• **OBJECTIF**
Rédigez la suite du texte sur l'échec allemand devant Moscou et l'entrée en guerre des États-Unis en reprenant juste après sa dernière phrase.

• **EXTRAIT**
══════════
Tout d'abord, suite à l'échec des forces allemandes à s'emparer de Moscou (octobre-décembre 1941) les objectifs du plan « Barbarossa » (nom de code donné par les nazis pour l'invasion de l'U.R.S.S. le 21 juin 1941) ne sont pas atteint et les forces de l'Axe sont contraintes pour la première fois de se replier de façon massive face à une armée Alliée. L'axe piétine dans la neige et le désastre de cet échec est aussi important que celui subit à Stalingrad : 300.000. morts ou disparus et 600.000 blessés. Cet échec est en partie éclipsé par la propagande allemande qui cache l'ampleur du désastre à l'Est mais aussi par un autre événement qui se déroule au même moment dans le Pacifique : Pearl Harbor, le 7 décembre 1941. Par la suite les États-Unis qui, en raison de leur tradition isolationniste, ne souhaitaient pas entrer dans le moindre conflit, décident à cause de l'agression de Pearl Harbor de déclarer la guerre au Japon le 8 décembre. Le 11, l'Allemagne déclare la guerre aux États-Unis et le 22 décembre lors de la conférence d'Arcadia, Britanniques et Américains acceptent de placer leurs forces militaires sous un commandement unique sur le territoire européen.
══════════
• **DONNÉES EXTRAITES**

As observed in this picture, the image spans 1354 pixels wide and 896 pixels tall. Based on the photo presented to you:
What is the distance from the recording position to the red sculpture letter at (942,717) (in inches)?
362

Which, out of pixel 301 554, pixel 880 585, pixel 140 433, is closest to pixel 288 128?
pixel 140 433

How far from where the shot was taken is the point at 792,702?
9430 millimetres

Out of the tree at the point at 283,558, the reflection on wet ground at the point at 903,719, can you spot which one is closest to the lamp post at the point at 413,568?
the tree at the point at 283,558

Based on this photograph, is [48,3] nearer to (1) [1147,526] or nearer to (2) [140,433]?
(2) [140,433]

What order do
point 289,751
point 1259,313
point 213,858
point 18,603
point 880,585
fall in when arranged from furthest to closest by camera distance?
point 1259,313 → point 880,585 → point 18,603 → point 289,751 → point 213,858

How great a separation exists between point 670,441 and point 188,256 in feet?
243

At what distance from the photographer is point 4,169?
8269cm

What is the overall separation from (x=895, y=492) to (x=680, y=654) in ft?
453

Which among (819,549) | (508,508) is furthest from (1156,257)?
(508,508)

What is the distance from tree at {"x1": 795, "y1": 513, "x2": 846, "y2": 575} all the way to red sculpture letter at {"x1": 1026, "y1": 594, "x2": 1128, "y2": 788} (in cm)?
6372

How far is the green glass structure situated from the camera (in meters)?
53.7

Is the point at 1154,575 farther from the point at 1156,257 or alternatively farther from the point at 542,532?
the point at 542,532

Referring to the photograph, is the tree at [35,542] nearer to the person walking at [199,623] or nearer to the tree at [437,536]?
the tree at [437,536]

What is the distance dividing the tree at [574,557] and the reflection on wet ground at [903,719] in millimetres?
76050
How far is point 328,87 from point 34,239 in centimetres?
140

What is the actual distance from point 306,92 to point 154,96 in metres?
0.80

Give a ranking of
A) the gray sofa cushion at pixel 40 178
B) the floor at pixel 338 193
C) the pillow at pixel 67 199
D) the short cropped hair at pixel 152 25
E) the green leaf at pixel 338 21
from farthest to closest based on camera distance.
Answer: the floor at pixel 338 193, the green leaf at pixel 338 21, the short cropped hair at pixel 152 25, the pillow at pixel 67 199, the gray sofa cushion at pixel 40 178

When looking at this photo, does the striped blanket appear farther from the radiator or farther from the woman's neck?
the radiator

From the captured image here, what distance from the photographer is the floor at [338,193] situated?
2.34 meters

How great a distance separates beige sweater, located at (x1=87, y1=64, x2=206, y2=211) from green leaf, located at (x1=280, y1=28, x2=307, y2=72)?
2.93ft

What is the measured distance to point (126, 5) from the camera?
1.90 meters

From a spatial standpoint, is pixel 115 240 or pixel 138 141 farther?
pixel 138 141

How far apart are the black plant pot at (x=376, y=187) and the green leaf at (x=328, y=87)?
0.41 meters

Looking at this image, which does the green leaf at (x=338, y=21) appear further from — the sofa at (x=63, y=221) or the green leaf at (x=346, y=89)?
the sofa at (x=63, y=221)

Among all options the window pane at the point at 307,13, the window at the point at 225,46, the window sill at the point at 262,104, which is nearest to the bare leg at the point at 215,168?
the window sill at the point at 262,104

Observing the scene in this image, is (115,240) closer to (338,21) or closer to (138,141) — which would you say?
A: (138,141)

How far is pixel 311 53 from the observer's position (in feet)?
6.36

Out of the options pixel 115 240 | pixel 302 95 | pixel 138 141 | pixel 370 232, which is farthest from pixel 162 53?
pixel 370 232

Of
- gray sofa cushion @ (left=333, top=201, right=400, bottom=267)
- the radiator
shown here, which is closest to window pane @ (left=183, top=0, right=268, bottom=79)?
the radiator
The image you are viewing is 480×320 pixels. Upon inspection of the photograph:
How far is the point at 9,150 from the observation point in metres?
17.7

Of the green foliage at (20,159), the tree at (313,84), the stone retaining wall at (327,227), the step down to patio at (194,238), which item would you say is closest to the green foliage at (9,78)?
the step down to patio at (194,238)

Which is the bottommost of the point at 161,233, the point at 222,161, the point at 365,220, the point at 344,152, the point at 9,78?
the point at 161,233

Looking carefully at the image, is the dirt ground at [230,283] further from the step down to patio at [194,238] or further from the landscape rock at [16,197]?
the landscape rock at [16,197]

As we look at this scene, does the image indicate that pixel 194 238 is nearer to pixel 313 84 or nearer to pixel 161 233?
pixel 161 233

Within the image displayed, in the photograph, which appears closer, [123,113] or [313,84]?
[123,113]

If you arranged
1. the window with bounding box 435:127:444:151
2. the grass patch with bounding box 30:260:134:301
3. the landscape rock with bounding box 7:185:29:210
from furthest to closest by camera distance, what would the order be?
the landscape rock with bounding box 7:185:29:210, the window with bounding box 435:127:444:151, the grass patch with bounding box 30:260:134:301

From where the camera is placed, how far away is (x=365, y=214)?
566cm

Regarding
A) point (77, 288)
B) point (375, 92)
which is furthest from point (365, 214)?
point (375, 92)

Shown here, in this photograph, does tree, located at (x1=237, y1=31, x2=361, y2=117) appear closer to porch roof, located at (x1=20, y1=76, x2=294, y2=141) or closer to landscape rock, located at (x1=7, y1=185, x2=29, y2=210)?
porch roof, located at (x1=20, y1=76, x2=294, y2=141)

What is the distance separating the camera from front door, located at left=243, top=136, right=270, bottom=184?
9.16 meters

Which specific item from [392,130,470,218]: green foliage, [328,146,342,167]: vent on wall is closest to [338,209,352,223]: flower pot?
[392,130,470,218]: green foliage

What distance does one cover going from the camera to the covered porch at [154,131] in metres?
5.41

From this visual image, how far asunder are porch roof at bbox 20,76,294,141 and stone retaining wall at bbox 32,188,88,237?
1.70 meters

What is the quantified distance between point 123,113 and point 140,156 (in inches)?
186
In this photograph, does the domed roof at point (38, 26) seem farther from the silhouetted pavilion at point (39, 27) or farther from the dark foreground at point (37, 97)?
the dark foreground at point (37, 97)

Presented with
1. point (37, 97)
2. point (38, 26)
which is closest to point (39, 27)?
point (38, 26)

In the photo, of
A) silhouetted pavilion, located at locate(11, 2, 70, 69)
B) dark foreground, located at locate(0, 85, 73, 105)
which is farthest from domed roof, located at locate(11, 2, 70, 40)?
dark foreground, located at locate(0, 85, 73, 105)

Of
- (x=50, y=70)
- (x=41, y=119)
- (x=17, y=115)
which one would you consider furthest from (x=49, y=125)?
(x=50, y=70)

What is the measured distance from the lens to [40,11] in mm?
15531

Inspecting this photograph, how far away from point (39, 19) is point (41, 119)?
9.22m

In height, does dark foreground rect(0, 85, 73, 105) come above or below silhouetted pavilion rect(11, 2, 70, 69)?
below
══════════
• **RÉPONSE CI-DESSOUS**
Ces éléments coïncident avec une radicalisation de la Shoah à partir de l'hiver 1941/1942. En effet, la mise en place de la Solution Finale a connu deux grandes phases :

La première dite « Shoah par balles » débute en 1939 lors de l'invasion de la Pologne et se prolonge jusqu'en 1942. Durant cette phase, les commandos Einsatzgruppen (groupe d'intervention) créés en juillet 1939 par le S.S. Reinhard Heydrich chef de la R.S.H.A., (Reichssicherheitshauptamt, Office Central de Sécurité du Reich), ont pour mission de traquer et d'exécuter tous opposants idéologiques et raciaux. Ils suivent les troupes de la Wehrmacht et procèdent à des exécutions de masses (entre le 29 et 30 septembre 1941, 33.771 personnes sont exécuté dans le ravin de Babi Yar en Ukraine). La seconde phase de la Shoah correspond à la mise à mort industrielle qui débute suite à la Conférence de Wansee en janvier 1942. Contrairement à une idée reçu, cette conférence ne décide pas du déclenchement ou non du génocide juif (celui-ci a déjà débuté dès 1939 comme cela a été évoqué) mais elle aborde les modalités logistiques de sa mise en pratique. En effet, d'une part la Shoah par balles n'est pas assez « rentable » (trop coûteuse en temps et munitions) et elle est entraîne une vague de dépression nerveuse chez les bourreaux qui ne supportent plus les tueries. D'autre part à cause des défaites sur le front Est, le projet visant à déporter tous les juifs à l'Est est abandonné au profit d'une solution dite « finale ». Suite à cette conférence, la Solution Finale prend un tournant majeur et le projet d'extermination, qui est tout simplement entériné, doit devenir mondial. A partir du printemps 1942 Reinhard Heydrich met en place un plan d'action (Aktion Reinhard) visant à exterminer l'ensemble des juifs d'Europe. Les camps de concentration situés en Pologne se transforment en camps d'exterminations et la Solution Finale s'industrialise via le processus de gazage déjà expérimenté avec des camions à gaz. Les camps de Belzec, Sobibor et Treblinka ouvrent en 1942.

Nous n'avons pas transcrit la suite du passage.